Oddly enough, these lyrics from Race for the Prize, a brilliant song by the Flaming Lips, quite often occur to me when thinking of politicians. For example, when Andy Burnham recently described his selection as the Labour candidate in Leigh to Labour Uncut:
“I represent my home seat of Leigh. That often isn’t what people associate with a career politician. I went to Leigh when Laurence Cunliffe resigned. I lived back at home with my mum and dad, and basically worked on it for a year. It was pretty much a year where I campaigned solidly every weekend to win the nomination for Leigh.
“So nobody parachuted me in. Nobody gave me a ‘oh well, I’ll speak to this person, speak to that, all these doors will open’; none of that happened. I went up there, based myself there, knocked on every door of every member and won the Leigh nomination through grassroots campaigning.

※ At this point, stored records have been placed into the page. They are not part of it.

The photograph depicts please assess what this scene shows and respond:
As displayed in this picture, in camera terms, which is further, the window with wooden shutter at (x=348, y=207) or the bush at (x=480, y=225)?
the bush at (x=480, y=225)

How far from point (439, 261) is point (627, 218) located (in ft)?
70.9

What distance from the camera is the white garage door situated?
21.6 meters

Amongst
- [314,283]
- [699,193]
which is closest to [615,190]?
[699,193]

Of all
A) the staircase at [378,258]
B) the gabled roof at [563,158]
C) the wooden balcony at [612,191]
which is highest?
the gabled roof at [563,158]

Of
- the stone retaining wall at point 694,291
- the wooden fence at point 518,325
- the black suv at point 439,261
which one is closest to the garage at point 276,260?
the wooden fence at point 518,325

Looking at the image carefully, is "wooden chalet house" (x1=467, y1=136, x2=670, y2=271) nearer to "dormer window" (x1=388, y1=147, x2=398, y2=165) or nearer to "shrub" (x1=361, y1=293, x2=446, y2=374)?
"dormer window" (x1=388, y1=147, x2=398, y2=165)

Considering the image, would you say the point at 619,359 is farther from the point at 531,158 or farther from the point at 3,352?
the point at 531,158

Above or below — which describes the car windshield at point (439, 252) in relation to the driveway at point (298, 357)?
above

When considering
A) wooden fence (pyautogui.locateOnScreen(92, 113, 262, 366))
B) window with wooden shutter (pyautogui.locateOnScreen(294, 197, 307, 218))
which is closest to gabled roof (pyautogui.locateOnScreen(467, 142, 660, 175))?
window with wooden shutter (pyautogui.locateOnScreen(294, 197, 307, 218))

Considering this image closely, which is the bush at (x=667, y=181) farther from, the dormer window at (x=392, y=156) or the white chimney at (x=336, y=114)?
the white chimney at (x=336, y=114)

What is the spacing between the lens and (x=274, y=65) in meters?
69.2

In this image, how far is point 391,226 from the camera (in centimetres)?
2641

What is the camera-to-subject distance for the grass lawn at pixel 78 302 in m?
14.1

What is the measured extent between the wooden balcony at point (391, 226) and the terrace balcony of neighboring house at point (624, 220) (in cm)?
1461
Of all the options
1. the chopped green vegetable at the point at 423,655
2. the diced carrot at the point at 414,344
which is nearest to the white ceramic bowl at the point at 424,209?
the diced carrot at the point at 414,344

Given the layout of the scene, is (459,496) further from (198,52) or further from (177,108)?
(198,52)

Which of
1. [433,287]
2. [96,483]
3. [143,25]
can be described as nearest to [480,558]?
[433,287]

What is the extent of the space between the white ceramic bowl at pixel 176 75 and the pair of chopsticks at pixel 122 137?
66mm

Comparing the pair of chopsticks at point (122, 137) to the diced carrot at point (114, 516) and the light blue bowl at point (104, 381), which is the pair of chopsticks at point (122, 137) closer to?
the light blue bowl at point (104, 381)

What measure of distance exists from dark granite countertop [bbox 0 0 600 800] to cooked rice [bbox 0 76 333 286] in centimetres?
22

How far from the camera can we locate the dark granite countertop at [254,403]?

In many ways as a parallel to what I’m doing now in this leadership election. The establishment isn’t necessarily helping me; the media establishment, the union establishment. Even the Labour establishment. My connection is with the grassroots, ordinary members.”
Ok, Labour Uncut later filled in some details about his selection, as well as those of other Labour leadership contenders. But the sense of a quite lonely race for the prize for himself and for his community, from windy doorstep to windy doorstep, is evident in Burnham’s words; a sense that invariably seems absent from how politician’s are usually thought of. While this sense reflects the reality of many of the experiences of politicians, it is lost in the public perception amidst the dodgy expense claims, broken promises and general disillusionment with politicians and politics.
Hopefully, Labour’s next leader can address this disillusionment. Someone who certainly has is Ed Rendell. ”The most stunning turnaround in recent urban history” was how The New York Times characterised Rendell’s achievements as Mayor of Philadelphia. Yet, it wasn’t always like this for Rendell.
Buzz Bissinger’s A Prayer for the City, an insider account of Rendell’s first term as Mayor, discusses the position in which Rendell found himself after the disastrous failure of his first attempt to become Mayor in 1987, which had followed a 7 year spell as District Attorney of Philadelphia.
“Those who knew him and saw the law firm that he worked at, Mesirov Gelman Jaffe Cramer and Jamieson, or saw him socially after work, could feel the anxiousness that still welled inside him, the bolts of energy still running through him, but with no place to go. He held court. He gave opinions, but fewer and fewer people were inclined to listen. It was hard not to feel sorry for him, hard not to think of him as one of those baseball players who after that great rookie season just fade away because the timing of the swing has gone sour.”
This baseball parallel brings to mind – in my mind, at least - Morrissey’s Little Man, What Now? ”A star at eighteen and then – suddenly gone.” While Rendell may not be physically small, he must have felt small after his 1987 failure. It required great reserves of courage and single-mindedness – more important preconditions for his success, it would seem to me, than any talents - to raise himself from the rock bottom he was in to achieve what he eventually achieved for Philadelphia.
The race for the prize is tough, but Rendell is just human and he has a wife and child.